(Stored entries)
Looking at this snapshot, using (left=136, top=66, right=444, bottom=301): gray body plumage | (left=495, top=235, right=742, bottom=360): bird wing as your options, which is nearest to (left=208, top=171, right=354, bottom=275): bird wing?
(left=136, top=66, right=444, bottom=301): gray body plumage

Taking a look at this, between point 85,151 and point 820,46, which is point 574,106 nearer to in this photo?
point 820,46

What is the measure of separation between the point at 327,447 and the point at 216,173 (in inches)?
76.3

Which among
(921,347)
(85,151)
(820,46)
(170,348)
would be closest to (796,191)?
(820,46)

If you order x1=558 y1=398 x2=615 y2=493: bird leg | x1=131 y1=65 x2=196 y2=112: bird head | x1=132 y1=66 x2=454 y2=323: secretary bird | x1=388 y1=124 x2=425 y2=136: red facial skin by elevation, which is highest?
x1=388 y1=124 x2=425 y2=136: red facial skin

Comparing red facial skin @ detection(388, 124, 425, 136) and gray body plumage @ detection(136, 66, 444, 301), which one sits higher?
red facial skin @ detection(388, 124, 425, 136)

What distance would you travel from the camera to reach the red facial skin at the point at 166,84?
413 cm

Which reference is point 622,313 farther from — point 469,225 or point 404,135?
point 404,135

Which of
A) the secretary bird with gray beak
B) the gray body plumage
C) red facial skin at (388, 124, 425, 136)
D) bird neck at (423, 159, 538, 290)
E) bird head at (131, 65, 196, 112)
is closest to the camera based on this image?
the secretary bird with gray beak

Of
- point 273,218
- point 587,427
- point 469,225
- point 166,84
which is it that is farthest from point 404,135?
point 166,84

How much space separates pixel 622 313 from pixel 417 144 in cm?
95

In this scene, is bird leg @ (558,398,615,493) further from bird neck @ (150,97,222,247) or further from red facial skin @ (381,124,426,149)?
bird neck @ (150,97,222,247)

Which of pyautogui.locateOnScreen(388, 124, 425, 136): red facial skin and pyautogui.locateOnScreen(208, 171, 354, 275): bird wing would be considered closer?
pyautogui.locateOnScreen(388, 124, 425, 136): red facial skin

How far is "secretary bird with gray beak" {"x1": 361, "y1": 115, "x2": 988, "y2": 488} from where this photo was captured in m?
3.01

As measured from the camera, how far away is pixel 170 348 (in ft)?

*DIRECTIONS:* Quote the entries above word for word, from the line containing "captured in m?" through the end of the records.

*CORRECT RESULT:*
How far is "secretary bird with gray beak" {"x1": 361, "y1": 115, "x2": 988, "y2": 488} from where this photo was captured in m?
3.01

As measured from the camera, how far away is pixel 170 348 (in ft)?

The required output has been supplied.